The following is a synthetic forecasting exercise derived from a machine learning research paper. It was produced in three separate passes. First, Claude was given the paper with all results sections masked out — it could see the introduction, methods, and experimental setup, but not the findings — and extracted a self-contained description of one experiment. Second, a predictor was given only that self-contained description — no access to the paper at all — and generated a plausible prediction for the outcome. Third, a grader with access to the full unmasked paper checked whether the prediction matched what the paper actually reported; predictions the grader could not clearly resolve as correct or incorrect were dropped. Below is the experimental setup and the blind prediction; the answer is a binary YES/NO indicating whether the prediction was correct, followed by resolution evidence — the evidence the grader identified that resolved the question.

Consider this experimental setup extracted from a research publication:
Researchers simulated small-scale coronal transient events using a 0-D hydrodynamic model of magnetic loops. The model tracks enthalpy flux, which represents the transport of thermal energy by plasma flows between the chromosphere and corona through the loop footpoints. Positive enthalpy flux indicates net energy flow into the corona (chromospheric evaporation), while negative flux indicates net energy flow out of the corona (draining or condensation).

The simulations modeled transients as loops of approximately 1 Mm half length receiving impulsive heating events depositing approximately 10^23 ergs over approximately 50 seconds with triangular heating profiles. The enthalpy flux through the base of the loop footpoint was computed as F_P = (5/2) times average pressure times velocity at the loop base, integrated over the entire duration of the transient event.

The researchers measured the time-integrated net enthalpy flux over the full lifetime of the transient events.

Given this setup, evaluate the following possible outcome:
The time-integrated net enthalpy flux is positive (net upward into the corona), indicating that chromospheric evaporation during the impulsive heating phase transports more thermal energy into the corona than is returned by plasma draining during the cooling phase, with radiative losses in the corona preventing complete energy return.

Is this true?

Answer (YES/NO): YES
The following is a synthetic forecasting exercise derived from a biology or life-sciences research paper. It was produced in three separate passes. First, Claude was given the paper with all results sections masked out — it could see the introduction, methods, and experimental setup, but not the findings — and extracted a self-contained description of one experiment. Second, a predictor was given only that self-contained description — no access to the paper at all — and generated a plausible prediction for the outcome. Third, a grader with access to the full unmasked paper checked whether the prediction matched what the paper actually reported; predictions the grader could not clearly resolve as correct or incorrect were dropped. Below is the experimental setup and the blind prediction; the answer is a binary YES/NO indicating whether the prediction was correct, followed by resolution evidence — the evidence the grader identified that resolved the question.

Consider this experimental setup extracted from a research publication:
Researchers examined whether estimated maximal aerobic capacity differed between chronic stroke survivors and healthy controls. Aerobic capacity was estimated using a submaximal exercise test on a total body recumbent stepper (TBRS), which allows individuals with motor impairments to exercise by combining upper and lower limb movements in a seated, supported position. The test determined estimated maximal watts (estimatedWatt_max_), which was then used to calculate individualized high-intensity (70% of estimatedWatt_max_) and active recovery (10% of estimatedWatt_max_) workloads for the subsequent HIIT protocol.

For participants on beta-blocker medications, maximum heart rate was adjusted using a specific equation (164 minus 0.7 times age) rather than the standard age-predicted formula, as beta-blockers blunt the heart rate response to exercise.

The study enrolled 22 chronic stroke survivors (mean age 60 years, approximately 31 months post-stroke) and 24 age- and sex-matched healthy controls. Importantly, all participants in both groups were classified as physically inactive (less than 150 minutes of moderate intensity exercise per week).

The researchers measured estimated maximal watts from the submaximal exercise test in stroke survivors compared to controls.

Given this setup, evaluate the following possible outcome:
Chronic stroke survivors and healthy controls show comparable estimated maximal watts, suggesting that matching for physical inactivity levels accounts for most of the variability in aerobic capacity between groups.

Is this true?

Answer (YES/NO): NO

PROBLEM TO SOLVE ->
Lines from the one holding "Chronic stroke survivors and healthy controls show" to the last line of the records: return these exactly, and only these.

TASK SOLUTION ->
Chronic stroke survivors and healthy controls show comparable estimated maximal watts, suggesting that matching for physical inactivity levels accounts for most of the variability in aerobic capacity between groups.

Is this true?

Answer (YES/NO): NO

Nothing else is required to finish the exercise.